Mary keane looked for signs of grace, good fortune, or simple evenhandedness but found none. Tony Persichetti in church this morning, home again anyway, from wherever it was he had disappeared to, but looking like an overly made-up prodigal son, what with the wild hair and the beard and the thin hunched frame beneath his camouflage coat and gray T-shirt. His father beside him-the bulk of those arms still there but the hair gray and thinned, the shoulders stooped. Another boy from the parish who’d returned unscathed, but then died in a car wreck last month at 3 a.m. on the Montauk Highway-going well over a hundred miles an hour was what the rumors said, drugs, alcohol, even suicide the rumors said. (There had been a broken engagement.) An article in the Long Island Press about a father lost in the South Pacific in ’44 and a son, a navy pilot, three years lost in the prison camps of North Vietnam. There were the Krafts down the street-Larry no more than thirteen when the knot appeared on his knee, not yet sixteen when the cancer killed him. His brother, home in his uniform for the funeral, head shorn, stoical, refusing all entreaties to claim hardship leave (or was it, she wondered, heartsick?), to request transfer, to desert, to flee. He was back in the States now, somewhere down south, safe again. But what had it cost his mother while he was away? And what comfort could there be in supposing that the one loss saved her from the second?

Jake from Philadelphia, nineteen or twenty at his short war, and her husband-having already gained the luxury of thirty-five years-making his unspoken promise to the boy. But what did it portend: Was it a blessing or a bad omen? Had they gained their son a guardian angel or the bitter irony of a repeated fate?

Pauline at dinner that Sunday said, “I light a candle at St. Patrick’s every day. For Jacob. Just like we did during the war.”

On the table beside Pauline’s plate was the glass with the dregs of her third Manhattan. (Too many by two, Mary Keane had told her husband in the kitchen when he came out to carve the roast, but, he said, he had asked and she had accepted, what more could he do?) Only one of the three round slices of meat he had put on her plate had been disturbed. She had merely run her fork through the turnips, although Mary had prepared them precisely for her. Daintily, she’d taken only small tastes of mashed potatoes throughout the meal, although she’d also kept an eye on Clare’s plate, as was her habit, urging her to finish her corn and take some more gravy and put more butter on that roll. “Okay,” the girl responded, simply, pleasantly.
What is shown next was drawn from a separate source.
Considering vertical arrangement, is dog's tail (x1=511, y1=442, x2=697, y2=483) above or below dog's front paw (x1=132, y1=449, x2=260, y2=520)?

How old had she been when she’d discovered the knack of dealing with Pauline, her mother wondered. Or had she been born with the knowledge? Annie, on the other hand, got through every meal with Pauline in a slow burn.

“Annie’s not one for finishing her milk these days,” Pauline declared, her fingers touching the stem of her cocktail glass. “Is she worried about her figure?”

“No she’s not,” Annie said. “She’s just knows when she’s had enough.” And suffered for her rudeness her parents’ grim looks across the Sunday lace tablecloth. Now that both her brothers were gone from the house, Pauline’s presence at dinner made Annie think of them all, her father included, as old maids.

“All the girls her age are constantly dieting,” Mary said pleasantly, to show her elder daughter how it should be done. “They can’t be too skinny.”

At the door that evening as Pauline got into her fur-collared coat there was the usual back and forth about how she could easily get herself home and how it was no trouble at all for John to take her-ending, as it usually did, with the compromise of a lift to the bus stop, at least, but only if Clare could come along.